Jérémie K. Dagnini is a French academic, specializing in Jamaican popular music.

== Biography ==
Jérémie Kroubo Dagnini (JKD) is a French scholar, holding a PhD in Anglophone studies from the University Bordeaux Montaigne. He is a Jamaican popular music specialist and an associate researcher at the Center for Contemporary Political Studies at the University of Orléans (CEPOC). He is the author of numerous books and articles and has also translated the biography of Lee Scratch Perry written by journalist David Katz. In 2013, he co-wrote a book with American artist Lee Jaffe, Bob Marley & The Wailers: 1973-1976, revealing, among other things, precious details about the daily life of the band in Hope Road and Trench Town at that time, the links Bob Marley had with the local Mafia, and the 1976 smuggling operation that raised money to fund Peter Tosh groundbreaking album Legalize It. JKD also co-wrote a documentary on reggae, "Le Souffle du reggae", directed by Jérémie Cuvillier and broadcast in 2016 on France Ô. In March 2017 he was awarded by the Académie Charles Cros for his book Musiques noires. L'Histoire d'une résistance sonore (Éditions du Camion blanc). In the same year 2017, he wrote an article published in the catalogue of the exhibition Jamaica Jamaica! held at the Philharmonie de Paris. JKD regularly gives national and international conferences on reggae and Jamaican music. In November 2018, Unesco has declared reggae as an 'intangible heritage site', J. Kroubo Dagnini delivered his insights on the topic. More recently, he gave his views on the popular Jamaican expression Bumbo Klaat in the French broadsheet Le Monde. In November 2023, JKD gave lectures on the Small Axe British anthology film series, created and directed by Steve McQueen, at the Entrevues Belfort Film Festival (38th edition). From May 13, 2025, to October 1, 2025, JKD is participating in the CLUBBING exhibition held at the Grand Palais Immersif, an immersive and participatory exhibition designed by the artist Pierre Giner. During this exhibition, JKD tells the story of the sound system culture in Kingston, the Roxy club in London and the Parker Place (reggae nightclub) in Abidjan. Jérémie Kroubo Dagnini is of Ivorian descent through his father side. In other respects, he is a 3rd Dan karate black belt.

== Books ==
- Les Origines du reggae : Retour aux sources. Mento, ska, rocksteady, early reggae, L'Harmattan, 2008 ISBN 978-2-296-06252-8. Reissued by Éditions du Camion Blanc in 2013 (preface by professor Barry Chevannes).

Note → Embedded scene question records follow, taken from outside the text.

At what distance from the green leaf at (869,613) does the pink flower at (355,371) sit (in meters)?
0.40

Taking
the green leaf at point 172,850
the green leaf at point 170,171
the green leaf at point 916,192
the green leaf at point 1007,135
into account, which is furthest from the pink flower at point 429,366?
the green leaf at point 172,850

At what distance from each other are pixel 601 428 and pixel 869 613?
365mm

- Vibrations jamaïcaines. L'Histoire des musiques populaires jamaïcaines au XXe siècle, Camion blanc, 2011 ISBN 978-2-35779-157-2.

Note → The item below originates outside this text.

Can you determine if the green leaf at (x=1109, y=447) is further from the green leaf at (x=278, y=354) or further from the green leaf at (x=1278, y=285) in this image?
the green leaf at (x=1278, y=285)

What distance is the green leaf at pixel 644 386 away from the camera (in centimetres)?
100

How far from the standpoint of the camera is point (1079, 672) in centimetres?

- Lee "Scratch" Perry: People Funny Boy (translation). Author: David Katz, Camion blanc, 2012 ISBN 978-2-35779-220-3.
- Bob Marley & The Wailers: 1973-1976. Co-author: Lee Jaffe. Camion Blanc, 2013 ISBN 978-2-35779-273-9.
- Rasta & Résistance (directeur d'ouvrage et préface). Author : Horace Campbell. Camion blanc, 2014 ISBN 978-2-35779-499-3.

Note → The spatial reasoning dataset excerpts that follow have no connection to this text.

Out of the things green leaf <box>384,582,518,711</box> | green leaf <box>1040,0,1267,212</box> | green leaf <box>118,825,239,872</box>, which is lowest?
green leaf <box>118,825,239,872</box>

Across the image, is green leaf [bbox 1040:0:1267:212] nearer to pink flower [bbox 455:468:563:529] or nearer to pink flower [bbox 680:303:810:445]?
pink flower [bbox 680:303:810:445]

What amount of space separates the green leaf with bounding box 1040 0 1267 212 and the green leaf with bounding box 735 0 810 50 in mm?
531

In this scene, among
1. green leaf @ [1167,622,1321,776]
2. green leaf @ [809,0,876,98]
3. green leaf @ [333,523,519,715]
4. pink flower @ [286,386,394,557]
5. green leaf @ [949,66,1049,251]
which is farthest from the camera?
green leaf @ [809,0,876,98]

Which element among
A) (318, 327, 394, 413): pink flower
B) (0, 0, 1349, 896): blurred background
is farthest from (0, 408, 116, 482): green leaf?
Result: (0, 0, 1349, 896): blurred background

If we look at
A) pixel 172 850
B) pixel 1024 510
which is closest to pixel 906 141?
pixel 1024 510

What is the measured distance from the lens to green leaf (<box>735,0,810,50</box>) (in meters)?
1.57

- DJs & toasters jamaïcains : 1970-1979. Co-author: Eric Doumerc. Camion Blanc, 2015 ISBN 978-2-35779-677-5.
- Musiques noires. L'Histoire d'une résistance sonore (Editor). Camion blanc, 2016 ISBN 978-235779-872-4.
- La Peur: crise du siècle? (Editor). Camion noir, 2022
ISBN 978-237848-305-0.

== Documentaries ==
- Le Souffle du reggae (English title: Blowin' In The Reggae Wind), documentary directed by Jérémie Cuvillier and co-written with Jérémie Kroubo Dagnini. 52 mins (Theorem/ France Ô). Selected at the Francophone Film Festival in Kingston, Jamaica (14-24 November 2018). And film screening at the National Gallery of Jamaica on 28 April 2019 (The 25th Art of Reggae Exhibition).